** Opening Reading text block **

Space man mirroring nature

Constructing Modernity

十一月 23, 2001

Martin Hammer and Christina Lodder have produced the definitive work on the sculptor Naum Gabo. Their joint authorship is seamless. Constructing Modernity is indispensable to anyone pursuing Russian art, constructivism or the relationship between art, science and engineering.

Towards the end of his life, I had a letter from Gabo in reply to my queries about constructivism. He advised me to steer clear of Alexander Rodchenko, whose circle in Russia had so vehemently embraced the communist cause in the 1920s. They too called themselves constructivists, but their radical nihilism led them to call for the death of art, an aim despised by Gabo. For him, art was like physics: a form of knowledge in itself independent of politics, and a concise, repeatable insight into the structure of the world. As an artist he also sought the place of human beings within it. Leaving Russia with other Russian artists in 1922, taking the so-called First Russian Art Exhibition to Berlin, he abandoned what Camilla Gray so memorably called "the great experiment" in which artists, playwrights, musicians, film-makers and architects responded to the communists' demand for a new culture.

** Closing Reading text block **

=== Problems to work on ===
1. Answer these questions from the review:
(a) Who wrote Constructing Modernity?
(b) Whose circle did Gabo advise the writer to steer clear of?
(c) In what year did Gabo leave Russia?
2. Return the passage of the review word for word, from "Martin Hammer and" up to and including "science and engineering.".

** Opening Entries shown block **

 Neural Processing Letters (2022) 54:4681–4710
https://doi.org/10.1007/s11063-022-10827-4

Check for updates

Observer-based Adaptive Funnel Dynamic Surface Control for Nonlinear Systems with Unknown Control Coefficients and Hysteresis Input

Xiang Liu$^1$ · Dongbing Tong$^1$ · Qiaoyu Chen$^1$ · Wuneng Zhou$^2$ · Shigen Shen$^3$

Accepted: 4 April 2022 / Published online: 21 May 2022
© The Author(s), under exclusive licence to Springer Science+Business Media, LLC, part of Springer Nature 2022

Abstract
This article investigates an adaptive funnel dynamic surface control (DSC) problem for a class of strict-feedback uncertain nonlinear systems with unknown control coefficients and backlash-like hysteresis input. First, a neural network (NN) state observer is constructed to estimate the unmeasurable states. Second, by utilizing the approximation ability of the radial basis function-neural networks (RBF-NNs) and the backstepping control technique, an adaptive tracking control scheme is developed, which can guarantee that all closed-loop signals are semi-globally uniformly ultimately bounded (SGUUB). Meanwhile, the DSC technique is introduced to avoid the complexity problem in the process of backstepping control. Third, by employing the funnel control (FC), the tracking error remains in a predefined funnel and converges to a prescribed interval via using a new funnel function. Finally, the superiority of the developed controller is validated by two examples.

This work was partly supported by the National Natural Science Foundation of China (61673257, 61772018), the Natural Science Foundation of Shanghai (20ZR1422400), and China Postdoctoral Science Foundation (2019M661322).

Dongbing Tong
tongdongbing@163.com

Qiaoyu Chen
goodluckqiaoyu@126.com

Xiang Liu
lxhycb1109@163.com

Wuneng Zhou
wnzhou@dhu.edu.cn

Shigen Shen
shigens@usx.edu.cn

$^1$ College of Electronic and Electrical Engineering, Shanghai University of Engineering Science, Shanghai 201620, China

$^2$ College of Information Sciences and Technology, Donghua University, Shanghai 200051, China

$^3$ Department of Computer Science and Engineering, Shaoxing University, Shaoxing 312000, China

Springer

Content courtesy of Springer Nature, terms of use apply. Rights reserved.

** Closing Entries shown block **

=== Responses to the tasks ===
1.
(a) Martin Hammer and Christina Lodder
(b) Alexander Rodchenko's
(c) 1922

2.
Martin Hammer and Christina Lodder have produced the definitive work on the sculptor Naum Gabo. Their joint authorship is seamless. Constructing Modernity is indispensable to anyone pursuing Russian art, constructivism or the relationship between art, science and engineering.